### Exercise description
Count the lines of the data that contain the word "Cases", treating capital and lowercase letters as different. Reply with the number only.

- - - - -

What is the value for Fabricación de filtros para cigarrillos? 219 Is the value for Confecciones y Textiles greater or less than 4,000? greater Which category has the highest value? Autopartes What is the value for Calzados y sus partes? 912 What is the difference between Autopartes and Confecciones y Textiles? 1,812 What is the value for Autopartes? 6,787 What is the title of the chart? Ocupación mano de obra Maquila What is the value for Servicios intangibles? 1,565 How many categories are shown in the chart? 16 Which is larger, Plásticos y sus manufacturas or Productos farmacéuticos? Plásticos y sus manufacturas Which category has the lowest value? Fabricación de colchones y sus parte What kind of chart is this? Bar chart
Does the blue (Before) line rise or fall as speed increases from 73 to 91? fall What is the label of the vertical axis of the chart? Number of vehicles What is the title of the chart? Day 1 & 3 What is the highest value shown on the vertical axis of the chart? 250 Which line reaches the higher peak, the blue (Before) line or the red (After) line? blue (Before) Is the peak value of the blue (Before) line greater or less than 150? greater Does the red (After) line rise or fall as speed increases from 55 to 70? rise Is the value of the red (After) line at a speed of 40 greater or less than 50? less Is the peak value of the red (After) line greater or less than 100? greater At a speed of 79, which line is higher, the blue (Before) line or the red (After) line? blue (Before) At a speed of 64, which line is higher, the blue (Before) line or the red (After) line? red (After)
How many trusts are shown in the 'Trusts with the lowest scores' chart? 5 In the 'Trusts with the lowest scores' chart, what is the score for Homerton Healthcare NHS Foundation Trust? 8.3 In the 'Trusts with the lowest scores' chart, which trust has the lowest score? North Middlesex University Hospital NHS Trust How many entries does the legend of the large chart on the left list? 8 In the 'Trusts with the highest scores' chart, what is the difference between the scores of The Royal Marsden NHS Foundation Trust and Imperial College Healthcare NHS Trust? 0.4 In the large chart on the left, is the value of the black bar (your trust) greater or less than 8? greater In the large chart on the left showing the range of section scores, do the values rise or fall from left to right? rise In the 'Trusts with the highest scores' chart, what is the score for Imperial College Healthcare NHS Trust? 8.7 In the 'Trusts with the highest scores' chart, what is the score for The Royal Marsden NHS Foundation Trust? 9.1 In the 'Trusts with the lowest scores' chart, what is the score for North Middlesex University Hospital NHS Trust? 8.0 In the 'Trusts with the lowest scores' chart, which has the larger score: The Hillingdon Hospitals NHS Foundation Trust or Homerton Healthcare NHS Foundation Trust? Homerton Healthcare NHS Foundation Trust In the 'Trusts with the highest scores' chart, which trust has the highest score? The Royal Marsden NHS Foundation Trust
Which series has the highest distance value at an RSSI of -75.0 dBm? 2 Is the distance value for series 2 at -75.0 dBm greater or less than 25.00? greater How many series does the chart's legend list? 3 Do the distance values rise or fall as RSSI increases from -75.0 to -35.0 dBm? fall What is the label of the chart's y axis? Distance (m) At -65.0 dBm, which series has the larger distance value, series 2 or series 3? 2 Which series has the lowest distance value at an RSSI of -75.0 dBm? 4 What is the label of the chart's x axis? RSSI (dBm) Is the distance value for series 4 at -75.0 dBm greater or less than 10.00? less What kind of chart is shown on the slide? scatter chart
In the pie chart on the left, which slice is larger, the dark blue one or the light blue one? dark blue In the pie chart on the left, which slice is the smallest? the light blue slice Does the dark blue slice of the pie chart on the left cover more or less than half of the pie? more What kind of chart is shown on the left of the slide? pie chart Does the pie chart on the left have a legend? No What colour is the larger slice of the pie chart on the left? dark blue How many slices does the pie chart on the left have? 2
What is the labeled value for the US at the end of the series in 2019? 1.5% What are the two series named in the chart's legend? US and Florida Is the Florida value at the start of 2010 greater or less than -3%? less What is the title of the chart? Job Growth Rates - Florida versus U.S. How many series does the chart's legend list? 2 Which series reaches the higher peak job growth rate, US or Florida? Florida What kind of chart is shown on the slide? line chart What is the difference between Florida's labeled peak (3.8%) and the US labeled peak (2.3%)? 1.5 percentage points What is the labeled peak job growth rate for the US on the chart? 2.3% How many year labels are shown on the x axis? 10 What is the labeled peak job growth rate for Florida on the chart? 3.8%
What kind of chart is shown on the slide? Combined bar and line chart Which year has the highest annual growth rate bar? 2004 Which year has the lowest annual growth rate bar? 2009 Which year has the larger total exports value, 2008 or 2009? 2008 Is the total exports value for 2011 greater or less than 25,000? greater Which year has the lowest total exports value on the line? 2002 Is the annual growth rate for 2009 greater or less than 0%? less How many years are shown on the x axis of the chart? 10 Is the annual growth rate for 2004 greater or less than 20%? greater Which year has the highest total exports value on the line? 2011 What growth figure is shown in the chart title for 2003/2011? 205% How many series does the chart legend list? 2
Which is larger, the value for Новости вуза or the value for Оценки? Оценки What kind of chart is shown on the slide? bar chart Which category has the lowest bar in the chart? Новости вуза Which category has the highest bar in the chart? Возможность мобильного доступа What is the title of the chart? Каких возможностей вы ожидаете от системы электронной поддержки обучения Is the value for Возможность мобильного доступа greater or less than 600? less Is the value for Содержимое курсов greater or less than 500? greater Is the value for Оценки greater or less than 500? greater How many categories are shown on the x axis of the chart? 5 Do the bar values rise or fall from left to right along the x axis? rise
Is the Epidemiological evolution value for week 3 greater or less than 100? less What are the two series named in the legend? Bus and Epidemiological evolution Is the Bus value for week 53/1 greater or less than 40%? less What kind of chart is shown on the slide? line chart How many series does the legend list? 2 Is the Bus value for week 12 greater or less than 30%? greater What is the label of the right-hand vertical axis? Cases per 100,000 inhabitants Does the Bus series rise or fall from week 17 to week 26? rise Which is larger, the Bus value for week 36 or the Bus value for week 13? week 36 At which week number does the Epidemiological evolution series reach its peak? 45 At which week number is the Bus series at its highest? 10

- - - - -

### Answer to the exercise
1